Despite several strengths, it is important to emphasize upon some of the limitations of current systematic review. Firstly, we did not use the Delphi expert consensus method to design our questionnaire. Employment of the Delphi method is believed to provide more rational decisions by a group of people on inclusion of specific questions in the questionnaire for judging the quality of studies [15]. It relies on the two main principles of diversity of expertise and independence of decisions by individual team members. Nevertheless, our team of reviewers includes experts from diverse areas of expertise including methodology, statistical genetics, and biology. Secondly, we did not include non-peer-reviewed literature. In addition to non-peer-reviewed findings revealed in conference abstracts and posters, we have also seen the recent emergence of preprint servers including bioRxiv as online publishing platforms for sharing non-peer-reviewed articles [16]. Although non-inclusion of non-peer-reviewed articles could introduce systematic bias in our findings, we decided in favor of peer-reviewed article as peer review process is expected to have major influence on MR methodology including sensitivity analysis. And lastly, it may be argued that we do not contact authors, and this may also introduce bias in our study. However, one of the main objectives of our study was to check the completeness of information in MR articles for readers to judge validity and reliability of results, without the need to contact the corresponding authors. Moreover, due to the comprehensive nature of our systematic review, we believe that it may not be possible for each author to send us information on numerous questions in a reasonable time frame.
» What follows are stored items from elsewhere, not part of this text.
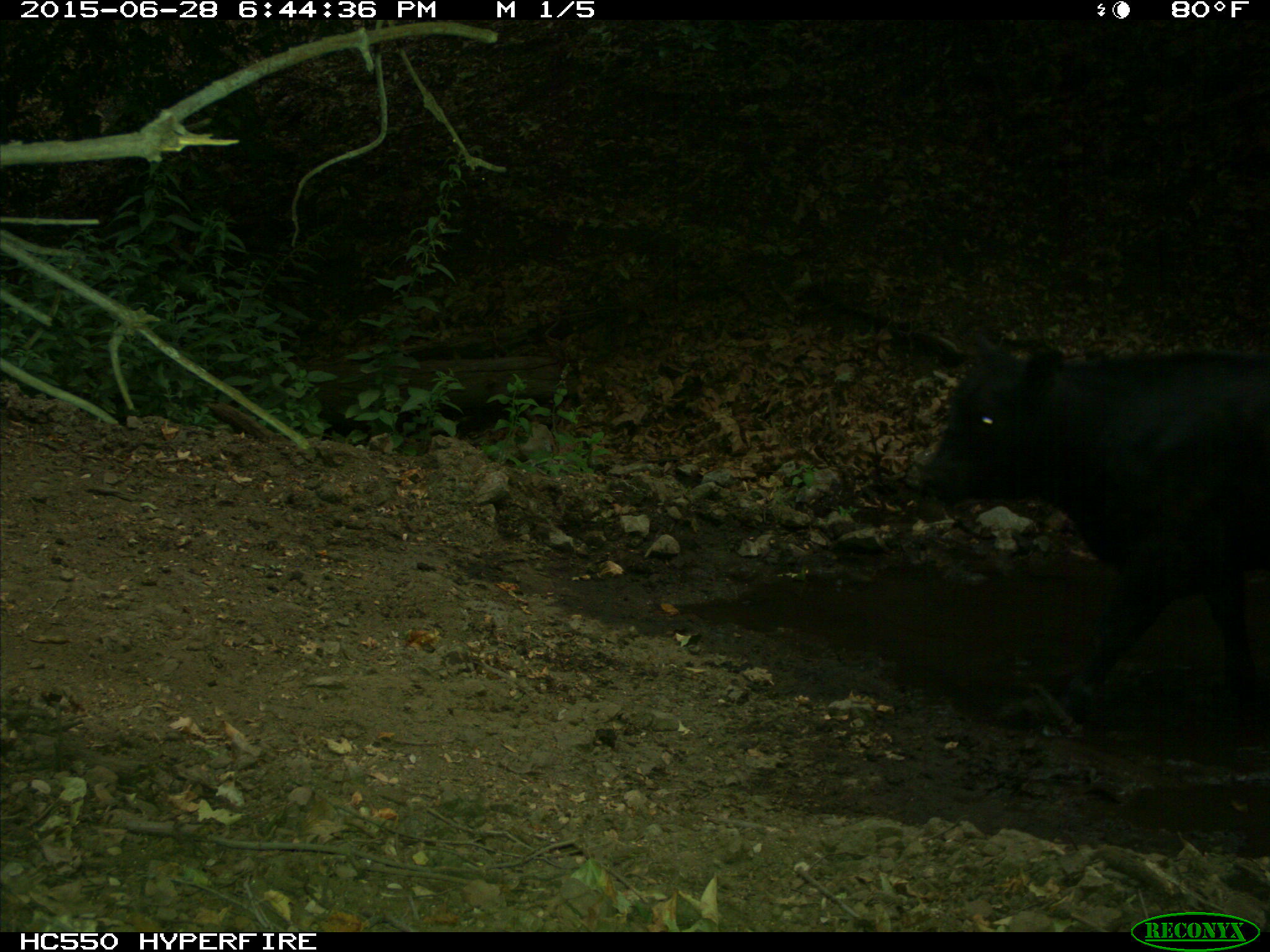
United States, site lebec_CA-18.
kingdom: Animalia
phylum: Chordata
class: Mammalia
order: Artiodactyla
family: Bovidae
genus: Bos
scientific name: Bos taurus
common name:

In future, our planned comprehensive systematic review will further provide us a platform to assess the quality of the genetic instruments and summarize study designs of underlying GWAS or meta-analysis of GWAS used for extracting genetic instruments for commonly investigated potential risk factors. This will eventually enable us to develop a database of genetic instruments for commonly investigated potential risk factors based on biological knowledge of the functional role as well as unbiased association signals of SNPs constituting the genetic instrument. Such a database is the need of the hour and would help to prevent cherry picking of genetic instruments. And lastly, it will be important to develop guidelines for the conduct and report of an MR study. This would significantly accelerate the development of this exciting field of MR in the right direction to provide an essential tool in clinical decision making. Our results are expected to be publically available in the form of peer-reviewed publications in 2018/2019.